[Dataset entries Boundary: Start]

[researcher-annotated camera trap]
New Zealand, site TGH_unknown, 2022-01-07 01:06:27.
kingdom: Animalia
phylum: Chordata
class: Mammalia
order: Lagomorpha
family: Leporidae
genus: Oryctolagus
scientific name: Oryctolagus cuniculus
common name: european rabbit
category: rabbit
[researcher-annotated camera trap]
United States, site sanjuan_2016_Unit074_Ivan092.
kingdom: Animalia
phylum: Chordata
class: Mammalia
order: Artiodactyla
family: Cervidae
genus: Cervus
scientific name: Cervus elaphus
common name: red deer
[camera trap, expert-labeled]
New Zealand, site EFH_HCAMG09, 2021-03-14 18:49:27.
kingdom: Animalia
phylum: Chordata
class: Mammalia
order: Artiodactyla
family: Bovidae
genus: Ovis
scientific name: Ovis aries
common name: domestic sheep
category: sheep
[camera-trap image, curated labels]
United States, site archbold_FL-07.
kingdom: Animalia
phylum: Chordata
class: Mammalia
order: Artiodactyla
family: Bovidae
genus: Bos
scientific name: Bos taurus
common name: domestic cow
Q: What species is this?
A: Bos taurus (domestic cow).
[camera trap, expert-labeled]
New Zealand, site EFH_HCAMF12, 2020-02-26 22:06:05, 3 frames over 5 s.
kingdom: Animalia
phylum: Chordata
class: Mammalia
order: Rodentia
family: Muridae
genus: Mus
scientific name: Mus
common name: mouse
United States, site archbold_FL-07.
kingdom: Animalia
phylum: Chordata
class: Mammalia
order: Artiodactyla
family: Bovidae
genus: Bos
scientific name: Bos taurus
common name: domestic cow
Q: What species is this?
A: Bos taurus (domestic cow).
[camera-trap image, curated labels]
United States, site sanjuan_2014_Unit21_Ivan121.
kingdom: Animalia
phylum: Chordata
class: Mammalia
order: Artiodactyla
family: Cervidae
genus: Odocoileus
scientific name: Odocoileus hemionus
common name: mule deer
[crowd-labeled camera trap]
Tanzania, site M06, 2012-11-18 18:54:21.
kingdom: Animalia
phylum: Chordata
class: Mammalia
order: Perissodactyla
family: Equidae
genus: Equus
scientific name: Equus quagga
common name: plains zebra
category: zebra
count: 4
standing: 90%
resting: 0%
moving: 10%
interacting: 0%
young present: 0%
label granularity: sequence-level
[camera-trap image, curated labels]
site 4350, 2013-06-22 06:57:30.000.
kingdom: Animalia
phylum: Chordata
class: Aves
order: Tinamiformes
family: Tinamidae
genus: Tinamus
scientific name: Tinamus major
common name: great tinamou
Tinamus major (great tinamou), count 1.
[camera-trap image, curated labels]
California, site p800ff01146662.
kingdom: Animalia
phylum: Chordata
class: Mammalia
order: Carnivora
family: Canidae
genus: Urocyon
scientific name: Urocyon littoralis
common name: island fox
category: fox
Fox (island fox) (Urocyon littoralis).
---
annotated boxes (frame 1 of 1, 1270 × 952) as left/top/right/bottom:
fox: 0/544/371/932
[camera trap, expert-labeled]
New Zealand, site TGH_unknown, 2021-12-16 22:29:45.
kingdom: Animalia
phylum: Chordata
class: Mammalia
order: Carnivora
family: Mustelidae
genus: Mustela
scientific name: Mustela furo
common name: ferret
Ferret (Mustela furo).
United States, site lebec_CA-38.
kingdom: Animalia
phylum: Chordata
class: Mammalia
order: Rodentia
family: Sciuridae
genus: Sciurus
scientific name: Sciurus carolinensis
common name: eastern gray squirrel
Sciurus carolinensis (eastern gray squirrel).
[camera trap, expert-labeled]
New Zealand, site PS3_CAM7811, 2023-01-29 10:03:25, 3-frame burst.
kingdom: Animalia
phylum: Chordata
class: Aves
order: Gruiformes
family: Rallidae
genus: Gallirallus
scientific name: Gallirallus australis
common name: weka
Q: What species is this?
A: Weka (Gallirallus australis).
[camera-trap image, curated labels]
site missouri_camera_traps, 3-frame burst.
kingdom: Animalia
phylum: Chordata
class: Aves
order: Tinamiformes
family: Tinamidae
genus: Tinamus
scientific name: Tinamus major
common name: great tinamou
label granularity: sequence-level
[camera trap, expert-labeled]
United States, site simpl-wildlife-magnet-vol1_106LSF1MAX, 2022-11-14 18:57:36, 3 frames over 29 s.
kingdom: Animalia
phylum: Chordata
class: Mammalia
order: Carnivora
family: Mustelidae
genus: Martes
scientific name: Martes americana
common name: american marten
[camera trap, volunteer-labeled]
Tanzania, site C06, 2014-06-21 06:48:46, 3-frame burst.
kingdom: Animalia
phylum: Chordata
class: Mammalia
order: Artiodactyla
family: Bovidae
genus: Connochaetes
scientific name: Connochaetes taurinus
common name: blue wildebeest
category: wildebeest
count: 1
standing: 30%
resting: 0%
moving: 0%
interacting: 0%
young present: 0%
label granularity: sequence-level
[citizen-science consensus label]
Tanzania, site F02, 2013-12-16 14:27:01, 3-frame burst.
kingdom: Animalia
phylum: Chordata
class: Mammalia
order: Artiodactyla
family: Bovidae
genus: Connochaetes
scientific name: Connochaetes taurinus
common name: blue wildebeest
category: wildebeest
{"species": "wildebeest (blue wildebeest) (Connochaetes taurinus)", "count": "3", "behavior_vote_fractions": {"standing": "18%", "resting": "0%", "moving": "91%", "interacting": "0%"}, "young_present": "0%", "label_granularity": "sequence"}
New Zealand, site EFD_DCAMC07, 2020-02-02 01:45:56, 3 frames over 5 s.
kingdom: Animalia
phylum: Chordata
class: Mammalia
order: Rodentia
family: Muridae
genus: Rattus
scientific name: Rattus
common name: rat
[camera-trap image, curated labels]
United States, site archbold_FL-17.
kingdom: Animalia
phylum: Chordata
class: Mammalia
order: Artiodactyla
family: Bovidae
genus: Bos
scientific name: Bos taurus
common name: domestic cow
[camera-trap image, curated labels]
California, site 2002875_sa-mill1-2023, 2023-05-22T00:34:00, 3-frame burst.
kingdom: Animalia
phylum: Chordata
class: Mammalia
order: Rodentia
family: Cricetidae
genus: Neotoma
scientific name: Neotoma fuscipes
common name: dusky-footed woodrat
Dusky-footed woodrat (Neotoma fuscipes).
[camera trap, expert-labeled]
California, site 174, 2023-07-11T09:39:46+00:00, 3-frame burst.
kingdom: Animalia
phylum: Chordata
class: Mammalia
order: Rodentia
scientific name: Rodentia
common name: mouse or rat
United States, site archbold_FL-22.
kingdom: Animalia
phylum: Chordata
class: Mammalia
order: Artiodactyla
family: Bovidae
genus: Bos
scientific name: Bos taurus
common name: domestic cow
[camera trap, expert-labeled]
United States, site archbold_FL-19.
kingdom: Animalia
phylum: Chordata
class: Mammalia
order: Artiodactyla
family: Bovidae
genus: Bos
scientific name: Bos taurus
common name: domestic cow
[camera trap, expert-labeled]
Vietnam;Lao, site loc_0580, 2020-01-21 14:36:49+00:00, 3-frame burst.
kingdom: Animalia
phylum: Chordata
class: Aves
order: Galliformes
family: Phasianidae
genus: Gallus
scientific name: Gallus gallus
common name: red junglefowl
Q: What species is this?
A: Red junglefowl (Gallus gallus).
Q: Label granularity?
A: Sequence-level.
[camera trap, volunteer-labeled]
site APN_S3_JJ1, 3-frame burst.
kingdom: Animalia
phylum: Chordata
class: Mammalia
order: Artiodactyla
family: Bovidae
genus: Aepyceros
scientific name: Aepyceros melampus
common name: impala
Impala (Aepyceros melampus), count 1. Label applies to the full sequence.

[Dataset entries Boundary: End]

Each of the records above is to be reproduced word for word.

__Response to the exercise__:
[researcher-annotated camera trap]
New Zealand, site TGH_unknown, 2022-01-07 01:06:27.
kingdom: Animalia
phylum: Chordata
class: Mammalia
order: Lagomorpha
family: Leporidae
genus: Oryctolagus
scientific name: Oryctolagus cuniculus
common name: european rabbit
category: rabbit
[researcher-annotated camera trap]
United States, site sanjuan_2016_Unit074_Ivan092.
kingdom: Animalia
phylum: Chordata
class: Mammalia
order: Artiodactyla
family: Cervidae
genus: Cervus
scientific name: Cervus elaphus
common name: red deer
[camera trap, expert-labeled]
New Zealand, site EFH_HCAMG09, 2021-03-14 18:49:27.
kingdom: Animalia
phylum: Chordata
class: Mammalia
order: Artiodactyla
family: Bovidae
genus: Ovis
scientific name: Ovis aries
common name: domestic sheep
category: sheep
[camera-trap image, curated labels]
United States, site archbold_FL-07.
kingdom: Animalia
phylum: Chordata
class: Mammalia
order: Artiodactyla
family: Bovidae
genus: Bos
scientific name: Bos taurus
common name: domestic cow
Q: What species is this?
A: Bos taurus (domestic cow).
[camera trap, expert-labeled]
New Zealand, site EFH_HCAMF12, 2020-02-26 22:06:05, 3 frames over 5 s.
kingdom: Animalia
phylum: Chordata
class: Mammalia
order: Rodentia
family: Muridae
genus: Mus
scientific name: Mus
common name: mouse
United States, site archbold_FL-07.
kingdom: Animalia
phylum: Chordata
class: Mammalia
order: Artiodactyla
family: Bovidae
genus: Bos
scientific name: Bos taurus
common name: domestic cow
Q: What species is this?
A: Bos taurus (domestic cow).
[camera-trap image, curated labels]
United States, site sanjuan_2014_Unit21_Ivan121.
kingdom: Animalia
phylum: Chordata
class: Mammalia
order: Artiodactyla
family: Cervidae
genus: Odocoileus
scientific name: Odocoileus hemionus
common name: mule deer
[crowd-labeled camera trap]
Tanzania, site M06, 2012-11-18 18:54:21.
kingdom: Animalia
phylum: Chordata
class: Mammalia
order: Perissodactyla
family: Equidae
genus: Equus
scientific name: Equus quagga
common name: plains zebra
category: zebra
count: 4
standing: 90%
resting: 0%
moving: 10%
interacting: 0%
young present: 0%
label granularity: sequence-level
[camera-trap image, curated labels]
site 4350, 2013-06-22 06:57:30.000.
kingdom: Animalia
phylum: Chordata
class: Aves
order: Tinamiformes
family: Tinamidae
genus: Tinamus
scientific name: Tinamus major
common name: great tinamou
Tinamus major (great tinamou), count 1.
[camera-trap image, curated labels]
California, site p800ff01146662.
kingdom: Animalia
phylum: Chordata
class: Mammalia
order: Carnivora
family: Canidae
genus: Urocyon
scientific name: Urocyon littoralis
common name: island fox
category: fox
Fox (island fox) (Urocyon littoralis).
---
annotated boxes (frame 1 of 1, 1270 × 952) as left/top/right/bottom:
fox: 0/544/371/932
[camera trap, expert-labeled]
New Zealand, site TGH_unknown, 2021-12-16 22:29:45.
kingdom: Animalia
phylum: Chordata
class: Mammalia
order: Carnivora
family: Mustelidae
genus: Mustela
scientific name: Mustela furo
common name: ferret
Ferret (Mustela furo).
United States, site lebec_CA-38.
kingdom: Animalia
phylum: Chordata
class: Mammalia
order: Rodentia
family: Sciuridae
genus: Sciurus
scientific name: Sciurus carolinensis
common name: eastern gray squirrel
Sciurus carolinensis (eastern gray squirrel).
[camera trap, expert-labeled]
New Zealand, site PS3_CAM7811, 2023-01-29 10:03:25, 3-frame burst.
kingdom: Animalia
phylum: Chordata
class: Aves
order: Gruiformes
family: Rallidae
genus: Gallirallus
scientific name: Gallirallus australis
common name: weka
Q: What species is this?
A: Weka (Gallirallus australis).
[camera-trap image, curated labels]
site missouri_camera_traps, 3-frame burst.
kingdom: Animalia
phylum: Chordata
class: Aves
order: Tinamiformes
family: Tinamidae
genus: Tinamus
scientific name: Tinamus major
common name: great tinamou
label granularity: sequence-level
[camera trap, expert-labeled]
United States, site simpl-wildlife-magnet-vol1_106LSF1MAX, 2022-11-14 18:57:36, 3 frames over 29 s.
kingdom: Animalia
phylum: Chordata
class: Mammalia
order: Carnivora
family: Mustelidae
genus: Martes
scientific name: Martes americana
common name: american marten
[camera trap, volunteer-labeled]
Tanzania, site C06, 2014-06-21 06:48:46, 3-frame burst.
kingdom: Animalia
phylum: Chordata
class: Mammalia
order: Artiodactyla
family: Bovidae
genus: Connochaetes
scientific name: Connochaetes taurinus
common name: blue wildebeest
category: wildebeest
count: 1
standing: 30%
resting: 0%
moving: 0%
interacting: 0%
young present: 0%
label granularity: sequence-level
[citizen-science consensus label]
Tanzania, site F02, 2013-12-16 14:27:01, 3-frame burst.
kingdom: Animalia
phylum: Chordata
class: Mammalia
order: Artiodactyla
family: Bovidae
genus: Connochaetes
scientific name: Connochaetes taurinus
common name: blue wildebeest
category: wildebeest
{"species": "wildebeest (blue wildebeest) (Connochaetes taurinus)", "count": "3", "behavior_vote_fractions": {"standing": "18%", "resting": "0%", "moving": "91%", "interacting": "0%"}, "young_present": "0%", "label_granularity": "sequence"}
New Zealand, site EFD_DCAMC07, 2020-02-02 01:45:56, 3 frames over 5 s.
kingdom: Animalia
phylum: Chordata
class: Mammalia
order: Rodentia
family: Muridae
genus: Rattus
scientific name: Rattus
common name: rat
[camera-trap image, curated labels]
United States, site archbold_FL-17.
kingdom: Animalia
phylum: Chordata
class: Mammalia
order: Artiodactyla
family: Bovidae
genus: Bos
scientific name: Bos taurus
common name: domestic cow
[camera-trap image, curated labels]
California, site 2002875_sa-mill1-2023, 2023-05-22T00:34:00, 3-frame burst.
kingdom: Animalia
phylum: Chordata
class: Mammalia
order: Rodentia
family: Cricetidae
genus: Neotoma
scientific name: Neotoma fuscipes
common name: dusky-footed woodrat
Dusky-footed woodrat (Neotoma fuscipes).
[camera trap, expert-labeled]
California, site 174, 2023-07-11T09:39:46+00:00, 3-frame burst.
kingdom: Animalia
phylum: Chordata
class: Mammalia
order: Rodentia
scientific name: Rodentia
common name: mouse or rat
United States, site archbold_FL-22.
kingdom: Animalia
phylum: Chordata
class: Mammalia
order: Artiodactyla
family: Bovidae
genus: Bos
scientific name: Bos taurus
common name: domestic cow
[camera trap, expert-labeled]
United States, site archbold_FL-19.
kingdom: Animalia
phylum: Chordata
class: Mammalia
order: Artiodactyla
family: Bovidae
genus: Bos
scientific name: Bos taurus
common name: domestic cow
[camera trap, expert-labeled]
Vietnam;Lao, site loc_0580, 2020-01-21 14:36:49+00:00, 3-frame burst.
kingdom: Animalia
phylum: Chordata
class: Aves
order: Galliformes
family: Phasianidae
genus: Gallus
scientific name: Gallus gallus
common name: red junglefowl
Q: What species is this?
A: Red junglefowl (Gallus gallus).
Q: Label granularity?
A: Sequence-level.
[camera trap, volunteer-labeled]
site APN_S3_JJ1, 3-frame burst.
kingdom: Animalia
phylum: Chordata
class: Mammalia
order: Artiodactyla
family: Bovidae
genus: Aepyceros
scientific name: Aepyceros melampus
common name: impala
Impala (Aepyceros melampus), count 1. Label applies to the full sequence.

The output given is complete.